**What to do**: In the entries that follow, find the line containing "TRILL Balayage Highlight" and the line containing "Print Food Fruit", then copy exactly everything from the first through the second except the pictures.

------ Given information

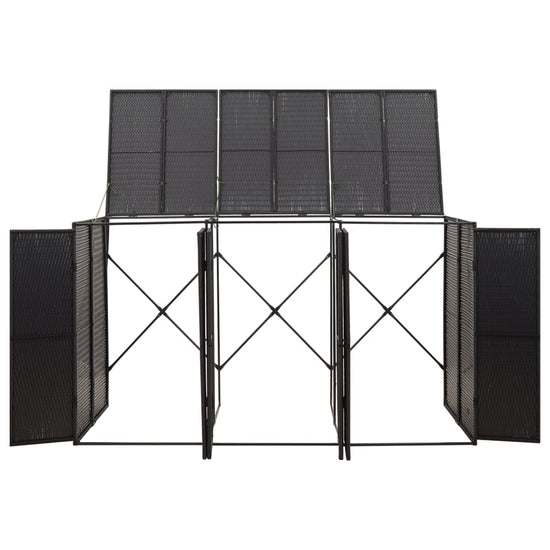NNEVL Triple Wheelie Bin Shed Black 207x80x117 cm Poly Rattan-3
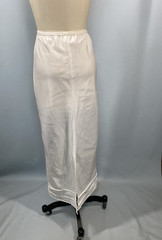 Vintage Half Slip SIZE SMALL white long LENGTH 36″ formal slit SNIP-IT 60s 70s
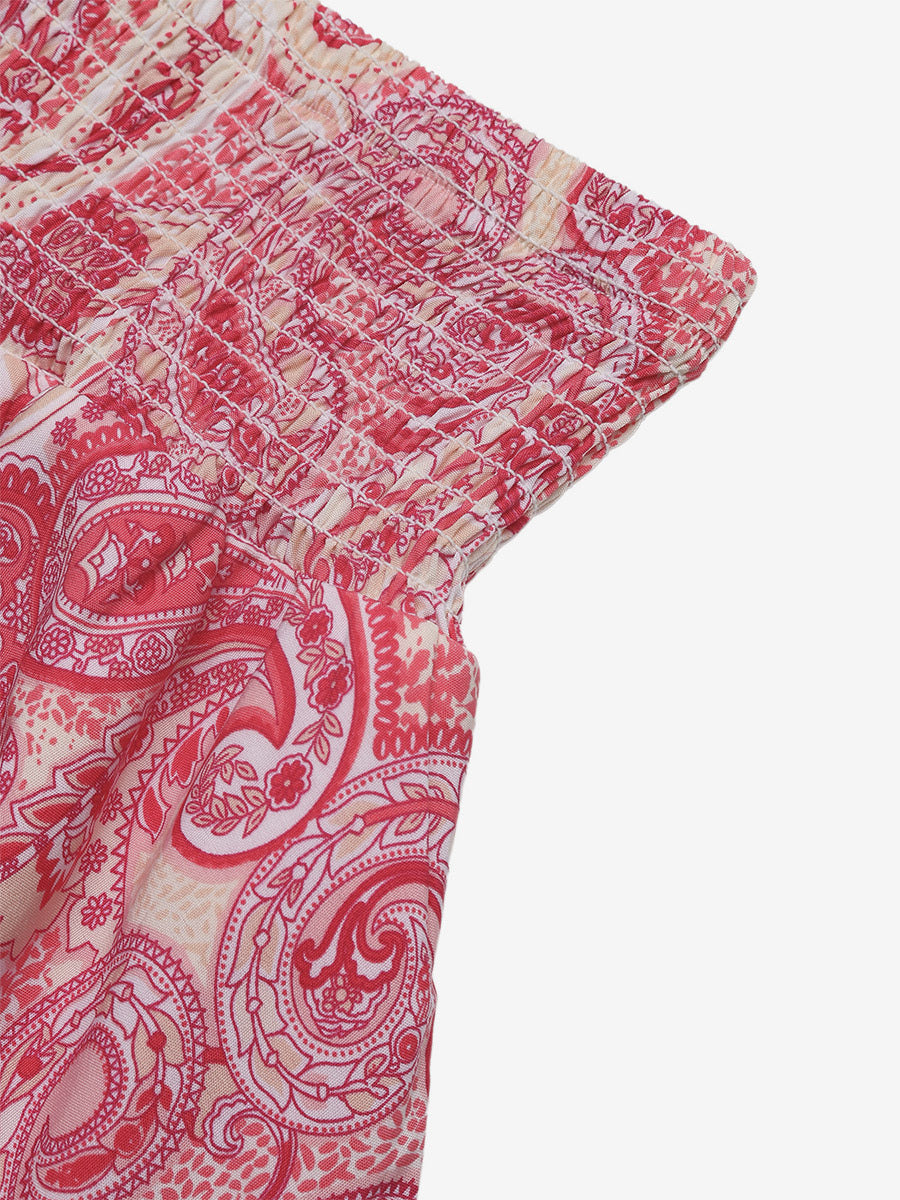 Two Piece Sets Rose Casual Floral Print Resort Wear Sleeveless Skirt Set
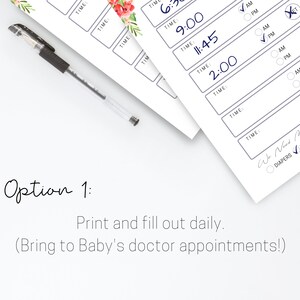 May include: A printable baby log sheet with a floral design. The sheet includes sections for time, checkboxes for AM or PM, and checkboxes for wet, dirty, diapers, wipes, and cream.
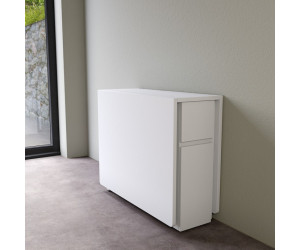 Kungla Drop Leaf izvelkams pusdienu galds (balts)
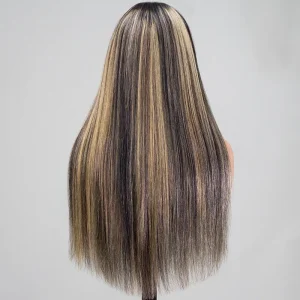 TRILL Balayage Highlight Straight Hair 6×5 Glueless 13×4 HD Lace Full Frontal Wig 100% Human Hair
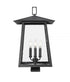 Z-Lite Rainer 4 Light Outdoor Post Mount Fixture in Black Finish Model: 5015PHBS-BK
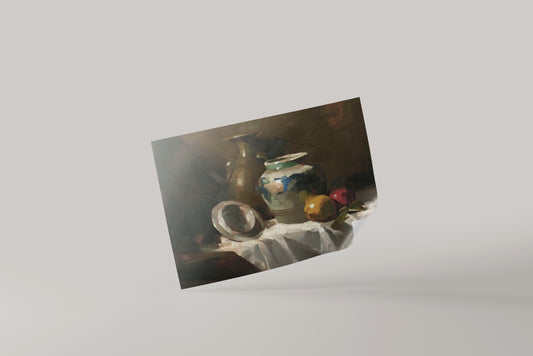 Print Food Fruit Still Life Vessels Vintage Paint 50x40cm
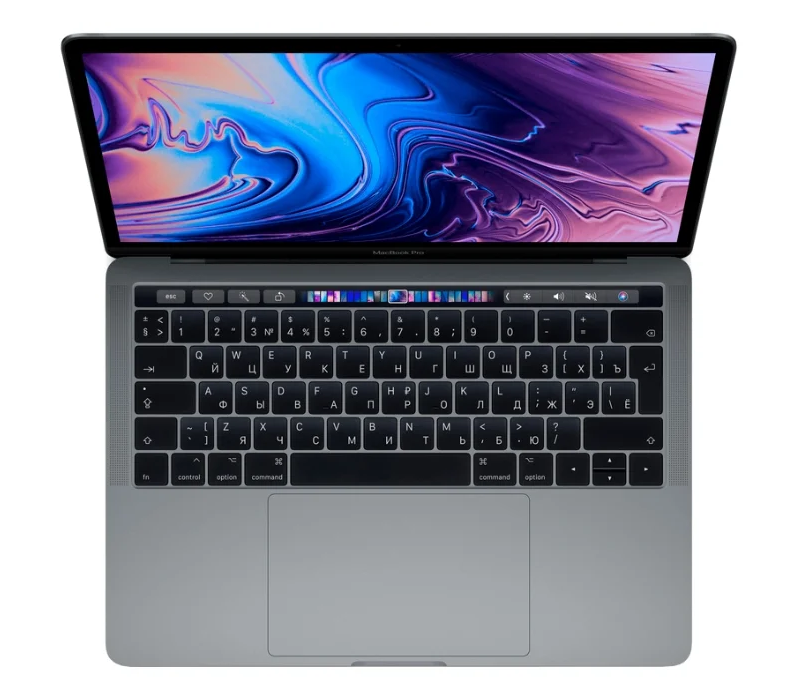 ultrabook Apple MacBook Pro 13 avec écran Retina et Touch Bar Mid 2019 (Intel Core i5 1400MHz / 13.3" / 2560x1600 / 8GB / 256GB SSD / DVD no / Intel Iris Plus Graphics 645 / Wi-Fi / Bluetooth / macOS)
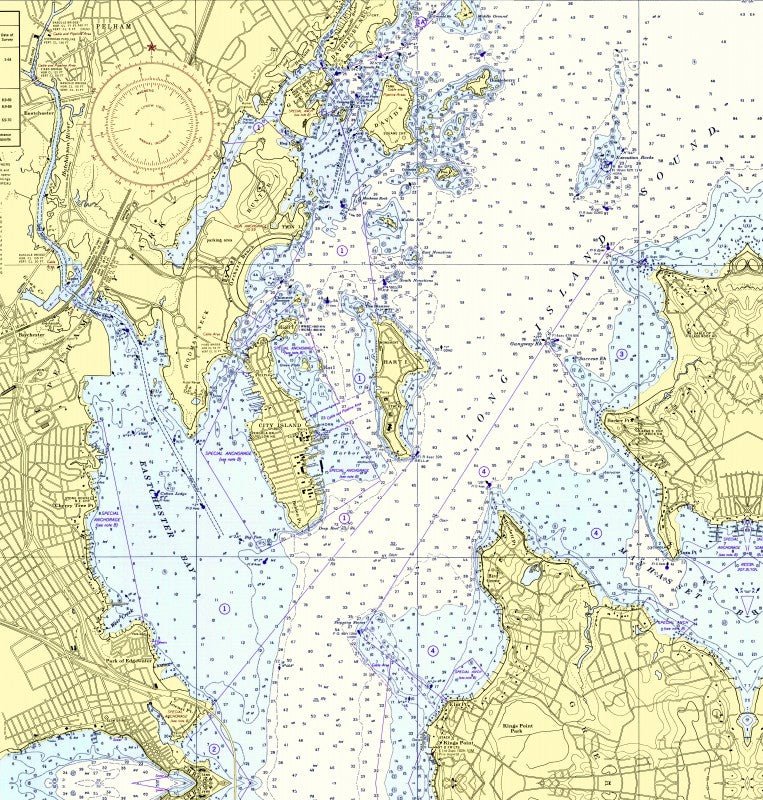 City Island, NY Nautical Chart Shower Curtain - Maritime Tribes USAShower Curtain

------------

**Response to this exercise**:
 TRILL Balayage Highlight Straight Hair 6×5 Glueless 13×4 HD Lace Full Frontal Wig 100% Human Hair
 Z-Lite Rainer 4 Light Outdoor Post Mount Fixture in Black Finish Model: 5015PHBS-BK
 Print Food Fruit Still Life Vessels Vintage Paint 50x40cm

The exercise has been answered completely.